KN: Est-ce qu'elle s'est consacrée entièrement à l'activité ménagère pour son frère Joseph? Ou bien lui donnait-elle également des conseils et des corrections?

MH: En fin de compte, elle était son assistante: elle tapait et relisait ses manuscrits, elle rassemblait la documentation et elle était présente quand un professeur ou des étudiants venaient lui rendre visite. Apparemment, elle aimait également participer à des cours et des conférences, il y a notamment plein de photos la montrant au premier rang à côté de son frère, toujours avec ce regard curieux, ouvert, avisé de femme intellectuelle. Ce fut donc pour elle une activité enrichissante dans tous les domaines.
Cela changea, bien entendu, lorsqu'il devint archevêque de Munich et Freising, puis vint à Rome. Dans ses fonctions, il avait droit à une secrétaire, de sorte que Maria devint «seulement» sa confidente personnelle et sa gouvernante. Mais là encore, contrairement à ce qu'on pourrait penser, elle se trouva confrontée à un autre défi intellectuel. J'en suis convaincu. En fin de compte, elle a continué à l'accompagner à des conférences, des concerts et des réceptions, comme en témoignent des photos de cette période. Mais bien sûr elle s'est sacrifiée pour son frère, il n'y a aucun doute à ce sujet, et c'est aussi ce qui fait sa grandeur.

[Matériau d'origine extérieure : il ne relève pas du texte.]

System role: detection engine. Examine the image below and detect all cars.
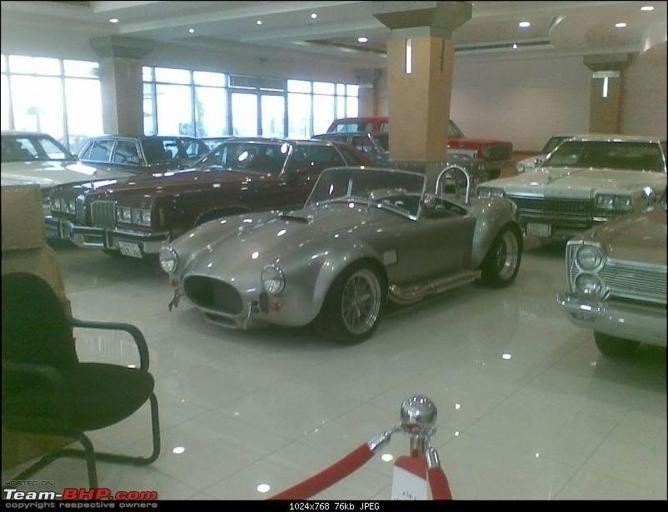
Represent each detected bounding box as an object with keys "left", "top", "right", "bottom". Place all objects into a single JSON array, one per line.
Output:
[
  {"left": 312, "top": 129, "right": 474, "bottom": 188},
  {"left": 78, "top": 133, "right": 212, "bottom": 172},
  {"left": 556, "top": 184, "right": 668, "bottom": 354},
  {"left": 65, "top": 136, "right": 386, "bottom": 260},
  {"left": 1, "top": 130, "right": 137, "bottom": 243},
  {"left": 478, "top": 132, "right": 667, "bottom": 243}
]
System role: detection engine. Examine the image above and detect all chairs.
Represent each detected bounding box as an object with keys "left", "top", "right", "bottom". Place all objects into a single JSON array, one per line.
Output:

KN: Quels sont les sujets de conversation qu'elle avait avec ses frères? Ses relations avec ses frères étaient-elles sans tension? Se contentait-elle de prier en silence pour les tâches qui incombaient à ses frères?

MH: Comme les deux frères prêtres et elle-même étaient très croyants, leur conversation traitait sûrement souvent de questions de foi, mais aussi de théologie scientifique, de l'évaluation de collègues et d'étudiants, de leur amour commun pour la musique, mais aussi du souci pour les parents, décédés en 1959 et 1963. Heureusement, dans les deux cas, les trois enfants ont pu leur dire adieu. La relation de Maria avec ses frères, en dehors des frictions et rivalités de l'enfance, était de fait toujours harmonieuse, comme l'était l'atmosphère dans la famille Ratzinger; les différends familiaux se résolvaient dans la prière commune!
Cependant, durant l'enfance, il est clair que les deux frères étaient davantage liés entre eux par leurs jeux, qu'avec la sœur aînée, ce qui est tout à fait normal; c'est ce qui fait qu'elle s'est davantage rapprochée de sa mère, avec qui elle a passé plus de temps, bien sûr, qu'avec les deux petits polissons.

KN: Grâce à son frère Joseph, elle a eu des contacts avec l'Église universelle comme peu d'autres.

MH: Bien sûr, elle a eu ces contacts privilégiés car finalement, le frère et la sœur ont vécu ensemble à Rome pendant neuf ans, au cours desquels Joseph Ratzinger a exercé la troisième fonction la plus importante au sein de l'Eglise mondiale. Même si son frère ne pouvait emmener personne avec lui lorsqu'il s'entretenait en privé avec le pape, il y a eu maintes occasions non officielles, où elle a rencontré Jean-Paul II et peut-être Mère Teresa.

KN: Où et comment la sœur du Cardinal Ratzinger puisait-elle cette force et ce courage ? Maria Ratzinger était membre du Tiers Ordre de Saint-François, y a-t-il là une source de spiritualité?

MH: Elle les tirait de sa foi profonde et vivante, dont son bon sens populaire ne l'a jamais éloignée, malgré son caractère intellectuel.
Et oui, Maria Ratzinger a été membre du Tiers Ordre, ce qui lui a certainement donné une possibilité de suivre un appel intérieur à une vie de prière, tout en restant au contact du monde. Finalement, à partir du moment où il s'est installé à Rome, le service de son frère est devenu un service de l'Église universelle!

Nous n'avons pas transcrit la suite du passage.